**Assigned task A**
In the Doctor Who commentary, which story is named as taking on the Thatcher government?
**Assigned task B**
Based on the Doctor Who commentary, answer yes or no to each statement below, and quote the words from the commentary that decide it: (i) The Sunmakers dealt with tax and debt. (ii) In Spearhead from Space, the threat being criticized was the undiscerning consumer. (iii) Terror of the Autons came one season after Spearhead from Space.
**Assigned task C**
Continue the Doctor Who commentary from its final line.

**Exercise text**
********
Now I’ll admit that the general tenor of 70’s and 80’s Who was anti-establishment, anti-corporate power, and occasionally made Arthur Scargill look right-wing. Its unsophisticated forays into the mining dispute (Monster of Peladon), tax and debt (The Sunmakers) and the Thatcher government (The Happiness Patrol) are well-known. But to me, the particular political flavour is not important; it’s the freedom of the show to critique ANY social, political or cultural status quo that I fear is softened these days.


Perhaps how we feel about this depends on what we see as the threat in the status quo. I suggest that Who shows a clear progression on the commodification threat.


The Horror of Industrial Automation

In Spearhead from Space the threat they criticised was automation, mass-production, and the products turning on us – perfectly captured by this shot of the gun-toting Autons with price-labels still attached, huge adverts on the wall, and a typical shopping street behind them.


An extra models the Pertwee death pose! So that's where he got the idea.

An extra models the Pertwee death pose! So that’s where he got the idea.


By Terror of the Autons one season later the threat was not so much the product as the undiscerning consumer who preferred plastic flowers to real ones, uncomfortable blow-up chairs, and troll-dolls that took ugly to new depths.


What are these going for on eBay?
********
(Saved data entries)
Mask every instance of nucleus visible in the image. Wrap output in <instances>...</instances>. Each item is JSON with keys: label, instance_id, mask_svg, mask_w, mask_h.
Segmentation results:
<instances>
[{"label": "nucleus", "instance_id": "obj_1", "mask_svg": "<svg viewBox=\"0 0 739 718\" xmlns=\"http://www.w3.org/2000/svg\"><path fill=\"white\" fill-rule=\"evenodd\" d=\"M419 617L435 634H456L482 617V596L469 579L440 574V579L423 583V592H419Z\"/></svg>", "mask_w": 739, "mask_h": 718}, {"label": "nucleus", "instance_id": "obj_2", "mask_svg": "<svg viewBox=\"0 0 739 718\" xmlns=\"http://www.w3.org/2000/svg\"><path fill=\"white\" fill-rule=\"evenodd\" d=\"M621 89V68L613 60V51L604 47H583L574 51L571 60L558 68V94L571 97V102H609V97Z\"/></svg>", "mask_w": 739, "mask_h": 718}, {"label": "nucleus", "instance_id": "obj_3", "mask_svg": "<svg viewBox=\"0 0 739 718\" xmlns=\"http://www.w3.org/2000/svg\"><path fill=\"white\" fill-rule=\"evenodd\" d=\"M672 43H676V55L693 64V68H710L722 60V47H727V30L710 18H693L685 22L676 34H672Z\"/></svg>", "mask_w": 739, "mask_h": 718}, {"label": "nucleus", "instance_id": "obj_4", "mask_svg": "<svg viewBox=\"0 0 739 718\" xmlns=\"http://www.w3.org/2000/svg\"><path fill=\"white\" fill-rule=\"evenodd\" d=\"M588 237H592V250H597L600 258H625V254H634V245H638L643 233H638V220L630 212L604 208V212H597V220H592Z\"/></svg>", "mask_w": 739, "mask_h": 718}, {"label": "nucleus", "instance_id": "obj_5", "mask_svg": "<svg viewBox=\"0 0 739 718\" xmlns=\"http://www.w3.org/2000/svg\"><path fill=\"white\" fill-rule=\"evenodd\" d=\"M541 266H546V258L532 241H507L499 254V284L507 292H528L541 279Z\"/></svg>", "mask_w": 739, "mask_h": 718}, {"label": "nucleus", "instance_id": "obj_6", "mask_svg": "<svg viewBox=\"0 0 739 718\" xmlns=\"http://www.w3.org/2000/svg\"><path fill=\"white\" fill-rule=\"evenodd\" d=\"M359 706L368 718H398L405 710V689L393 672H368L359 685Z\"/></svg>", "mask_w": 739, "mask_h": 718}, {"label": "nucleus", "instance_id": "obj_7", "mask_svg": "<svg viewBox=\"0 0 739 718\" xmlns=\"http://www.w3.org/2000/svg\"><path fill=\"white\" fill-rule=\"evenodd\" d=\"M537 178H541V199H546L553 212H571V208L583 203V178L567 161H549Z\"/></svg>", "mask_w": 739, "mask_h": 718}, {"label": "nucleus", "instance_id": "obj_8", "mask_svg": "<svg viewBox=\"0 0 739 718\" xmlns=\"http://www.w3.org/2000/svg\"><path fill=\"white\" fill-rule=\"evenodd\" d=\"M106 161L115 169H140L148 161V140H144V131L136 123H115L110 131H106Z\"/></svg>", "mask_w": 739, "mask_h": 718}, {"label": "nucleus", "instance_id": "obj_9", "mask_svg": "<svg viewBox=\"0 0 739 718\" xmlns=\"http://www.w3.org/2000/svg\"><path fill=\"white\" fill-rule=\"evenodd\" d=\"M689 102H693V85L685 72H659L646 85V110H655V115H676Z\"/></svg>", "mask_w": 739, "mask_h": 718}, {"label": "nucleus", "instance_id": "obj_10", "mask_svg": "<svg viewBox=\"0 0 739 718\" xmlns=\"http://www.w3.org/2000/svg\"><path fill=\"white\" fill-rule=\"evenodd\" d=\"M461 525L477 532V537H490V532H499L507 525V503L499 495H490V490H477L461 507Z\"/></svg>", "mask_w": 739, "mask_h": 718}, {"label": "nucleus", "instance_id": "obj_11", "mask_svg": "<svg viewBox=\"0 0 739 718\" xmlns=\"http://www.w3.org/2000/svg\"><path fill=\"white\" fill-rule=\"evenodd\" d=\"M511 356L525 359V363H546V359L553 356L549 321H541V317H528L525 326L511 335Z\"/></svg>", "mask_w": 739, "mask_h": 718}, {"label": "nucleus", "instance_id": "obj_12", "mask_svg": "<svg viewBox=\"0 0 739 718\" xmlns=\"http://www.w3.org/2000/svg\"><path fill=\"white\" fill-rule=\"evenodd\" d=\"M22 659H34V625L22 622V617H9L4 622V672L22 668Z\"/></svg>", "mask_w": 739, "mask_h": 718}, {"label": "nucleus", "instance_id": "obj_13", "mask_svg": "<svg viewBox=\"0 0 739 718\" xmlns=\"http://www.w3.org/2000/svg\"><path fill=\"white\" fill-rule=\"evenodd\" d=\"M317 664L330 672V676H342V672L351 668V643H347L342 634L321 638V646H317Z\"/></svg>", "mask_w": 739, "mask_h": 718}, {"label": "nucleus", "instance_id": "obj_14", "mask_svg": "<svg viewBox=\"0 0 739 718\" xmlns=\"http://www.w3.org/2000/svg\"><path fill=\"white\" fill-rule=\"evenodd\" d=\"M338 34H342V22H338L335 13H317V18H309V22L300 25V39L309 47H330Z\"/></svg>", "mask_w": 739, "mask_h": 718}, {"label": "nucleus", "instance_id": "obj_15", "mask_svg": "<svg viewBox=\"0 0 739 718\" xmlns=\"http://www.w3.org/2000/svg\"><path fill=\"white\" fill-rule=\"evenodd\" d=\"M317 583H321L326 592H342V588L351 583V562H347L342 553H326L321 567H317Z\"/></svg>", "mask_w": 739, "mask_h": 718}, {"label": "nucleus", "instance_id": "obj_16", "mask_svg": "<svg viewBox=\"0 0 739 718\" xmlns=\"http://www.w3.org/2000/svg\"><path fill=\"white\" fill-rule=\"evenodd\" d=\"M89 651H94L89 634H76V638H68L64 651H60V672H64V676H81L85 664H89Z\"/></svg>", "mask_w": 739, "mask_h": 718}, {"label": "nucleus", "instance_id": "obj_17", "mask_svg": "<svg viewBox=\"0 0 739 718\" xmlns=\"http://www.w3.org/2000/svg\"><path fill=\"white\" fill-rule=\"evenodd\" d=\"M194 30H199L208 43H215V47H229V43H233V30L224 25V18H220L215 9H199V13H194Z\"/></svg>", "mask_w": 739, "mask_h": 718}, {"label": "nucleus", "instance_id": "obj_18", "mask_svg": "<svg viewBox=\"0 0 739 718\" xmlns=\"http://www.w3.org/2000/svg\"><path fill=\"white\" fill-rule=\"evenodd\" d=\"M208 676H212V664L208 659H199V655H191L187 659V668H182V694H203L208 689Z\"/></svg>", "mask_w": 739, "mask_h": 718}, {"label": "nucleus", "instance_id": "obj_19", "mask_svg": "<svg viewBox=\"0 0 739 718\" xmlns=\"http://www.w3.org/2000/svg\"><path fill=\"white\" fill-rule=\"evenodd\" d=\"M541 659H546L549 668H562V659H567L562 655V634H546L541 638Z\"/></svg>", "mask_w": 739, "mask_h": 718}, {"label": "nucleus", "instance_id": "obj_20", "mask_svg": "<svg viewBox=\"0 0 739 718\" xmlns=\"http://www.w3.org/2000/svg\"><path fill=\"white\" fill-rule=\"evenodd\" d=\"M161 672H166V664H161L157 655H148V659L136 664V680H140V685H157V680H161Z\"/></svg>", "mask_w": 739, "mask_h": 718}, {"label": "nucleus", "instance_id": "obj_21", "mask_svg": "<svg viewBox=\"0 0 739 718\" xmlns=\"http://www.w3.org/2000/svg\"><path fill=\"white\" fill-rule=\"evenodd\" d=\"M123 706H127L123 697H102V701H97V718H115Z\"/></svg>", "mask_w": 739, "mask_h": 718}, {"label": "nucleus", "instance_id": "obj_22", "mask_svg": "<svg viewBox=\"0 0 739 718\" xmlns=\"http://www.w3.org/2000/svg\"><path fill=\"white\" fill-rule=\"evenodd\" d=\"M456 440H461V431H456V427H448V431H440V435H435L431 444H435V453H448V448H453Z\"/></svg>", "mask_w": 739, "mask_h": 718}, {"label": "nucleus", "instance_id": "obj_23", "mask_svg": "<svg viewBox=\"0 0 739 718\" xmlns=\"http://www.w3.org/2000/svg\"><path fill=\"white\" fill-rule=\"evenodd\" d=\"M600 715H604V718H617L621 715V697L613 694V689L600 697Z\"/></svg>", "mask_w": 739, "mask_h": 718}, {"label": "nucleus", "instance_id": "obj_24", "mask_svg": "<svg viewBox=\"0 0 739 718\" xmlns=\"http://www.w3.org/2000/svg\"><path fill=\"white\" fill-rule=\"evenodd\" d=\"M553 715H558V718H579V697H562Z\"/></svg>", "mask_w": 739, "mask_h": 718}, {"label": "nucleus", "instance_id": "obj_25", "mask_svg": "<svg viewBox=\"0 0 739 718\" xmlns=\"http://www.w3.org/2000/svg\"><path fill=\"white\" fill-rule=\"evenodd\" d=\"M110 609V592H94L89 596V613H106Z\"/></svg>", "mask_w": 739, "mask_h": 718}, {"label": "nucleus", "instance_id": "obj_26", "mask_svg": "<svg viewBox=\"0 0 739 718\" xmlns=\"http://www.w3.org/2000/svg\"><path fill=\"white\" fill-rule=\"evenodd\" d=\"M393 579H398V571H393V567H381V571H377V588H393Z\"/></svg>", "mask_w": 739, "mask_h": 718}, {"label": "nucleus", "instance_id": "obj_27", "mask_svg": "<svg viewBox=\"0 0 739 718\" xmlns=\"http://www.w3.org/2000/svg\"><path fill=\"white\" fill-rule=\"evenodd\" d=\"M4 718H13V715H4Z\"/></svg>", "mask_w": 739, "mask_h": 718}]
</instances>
********
**Answer A**
The Happiness Patrol.

**Answer B**
(i) Yes: "tax and debt (The Sunmakers)"
(ii) No: "In Spearhead from Space the threat they criticised was automation, mass-production, and the products turning on us"
(iii) Yes: "By Terror of the Autons one season later"

**Answer C**
But is NuWho leading any resistance to the threat of us becoming the product? Kasterborous’ recent discussion on Christopher Eccleston highlighted this issue for me: Alongside K’s usually temperate comments were opinions that people only become actors in order to be rich and famous, celebrities ‘owing’ us (!) and even in one comment, us ‘owning’ them! The replies championing CE’s freedom as an actor and human being were a relief, but the fact that a sector of Who fandom sees the world in terms of consumerism, commodification, and ownership of persons is worrying. Consider the Spoonheads: “walking wifi base station hoovering up data, or people.”


screen-shot-2013-03-31-at-5-28-20-pm


As though they’re the same thing.


The Doctor: Imagine that. Human souls trapped like flies in the World Wide Web, stuck for ever, crying out for help.

Clara: Isn’t that basically Twitter?


Does The Bells of St John do it for you, or was it too wrapped up in the humour, tech and CGI to pack any punch? Early Who might have been ham-fisted in its moral outrage and the clarion call to take a stand, but does new, glitzy, world-touring Who just expect us to laugh?


So, come back at me people; has Who sold out to consumer culture, or are there stories in modern who that remind us that a person’s value in society is more than just their power to buy, and what  we need to make us happy is not just ‘a little shop’?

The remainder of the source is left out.